= Data listing =
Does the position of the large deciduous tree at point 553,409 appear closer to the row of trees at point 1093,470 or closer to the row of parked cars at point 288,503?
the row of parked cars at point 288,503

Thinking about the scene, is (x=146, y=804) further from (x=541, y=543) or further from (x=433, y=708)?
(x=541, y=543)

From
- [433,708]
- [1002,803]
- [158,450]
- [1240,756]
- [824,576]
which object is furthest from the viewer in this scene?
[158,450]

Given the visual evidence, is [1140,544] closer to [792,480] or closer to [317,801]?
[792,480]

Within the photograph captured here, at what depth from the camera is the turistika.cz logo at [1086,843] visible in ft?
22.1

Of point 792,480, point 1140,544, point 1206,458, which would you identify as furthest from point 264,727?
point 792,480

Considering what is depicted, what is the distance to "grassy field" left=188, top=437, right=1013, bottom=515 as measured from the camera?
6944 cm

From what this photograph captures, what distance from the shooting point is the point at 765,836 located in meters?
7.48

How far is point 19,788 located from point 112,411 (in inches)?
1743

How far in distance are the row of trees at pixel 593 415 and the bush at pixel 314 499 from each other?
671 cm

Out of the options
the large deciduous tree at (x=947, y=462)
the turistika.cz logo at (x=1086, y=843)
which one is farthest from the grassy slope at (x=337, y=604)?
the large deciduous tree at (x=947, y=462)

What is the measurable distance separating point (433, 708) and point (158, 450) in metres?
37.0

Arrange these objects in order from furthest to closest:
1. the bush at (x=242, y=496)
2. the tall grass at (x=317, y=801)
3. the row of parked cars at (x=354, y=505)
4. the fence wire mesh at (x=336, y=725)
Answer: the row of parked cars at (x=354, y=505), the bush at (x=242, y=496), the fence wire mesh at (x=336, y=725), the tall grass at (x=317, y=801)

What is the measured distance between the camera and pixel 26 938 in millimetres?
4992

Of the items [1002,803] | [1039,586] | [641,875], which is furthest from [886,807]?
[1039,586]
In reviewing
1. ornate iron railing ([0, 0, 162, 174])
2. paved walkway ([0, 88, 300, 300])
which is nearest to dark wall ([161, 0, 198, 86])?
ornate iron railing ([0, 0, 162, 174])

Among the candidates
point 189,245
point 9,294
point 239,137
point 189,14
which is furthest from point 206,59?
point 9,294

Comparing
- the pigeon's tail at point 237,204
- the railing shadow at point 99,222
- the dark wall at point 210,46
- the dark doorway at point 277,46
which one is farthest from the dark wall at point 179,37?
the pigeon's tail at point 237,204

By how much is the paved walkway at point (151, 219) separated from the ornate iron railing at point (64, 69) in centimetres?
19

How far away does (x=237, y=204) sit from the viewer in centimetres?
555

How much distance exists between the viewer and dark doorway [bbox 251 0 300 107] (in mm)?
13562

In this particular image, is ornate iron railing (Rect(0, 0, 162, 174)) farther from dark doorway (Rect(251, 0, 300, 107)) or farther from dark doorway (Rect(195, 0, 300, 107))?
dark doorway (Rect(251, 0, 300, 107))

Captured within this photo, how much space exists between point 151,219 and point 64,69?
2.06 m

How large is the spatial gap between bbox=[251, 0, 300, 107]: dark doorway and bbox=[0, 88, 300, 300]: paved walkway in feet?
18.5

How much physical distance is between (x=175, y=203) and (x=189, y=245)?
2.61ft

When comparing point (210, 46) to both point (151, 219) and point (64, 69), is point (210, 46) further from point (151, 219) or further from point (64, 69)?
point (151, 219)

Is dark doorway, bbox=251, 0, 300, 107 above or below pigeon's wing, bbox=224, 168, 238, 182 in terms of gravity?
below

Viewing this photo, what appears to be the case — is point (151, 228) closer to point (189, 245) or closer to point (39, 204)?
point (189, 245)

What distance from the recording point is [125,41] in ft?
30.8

= Challenge =
Put everything from the line containing "How much physical" down to the end of the material above into a Markdown table with the columns Row and Material line, one line per row and blank lines omitted.

= Correct output =
| Row | Material line |
|---|---|
| 1 | How much physical distance is between (x=175, y=203) and (x=189, y=245)? |
| 2 | 2.61ft |
| 3 | When comparing point (210, 46) to both point (151, 219) and point (64, 69), is point (210, 46) further from point (151, 219) or further from point (64, 69)? |
| 4 | point (151, 219) |
| 5 | Is dark doorway, bbox=251, 0, 300, 107 above or below pigeon's wing, bbox=224, 168, 238, 182 in terms of gravity? |
| 6 | below |
| 7 | Viewing this photo, what appears to be the case — is point (151, 228) closer to point (189, 245) or closer to point (39, 204)? |
| 8 | point (189, 245) |
| 9 | What distance from the recording point is [125,41] in ft? |
| 10 | 30.8 |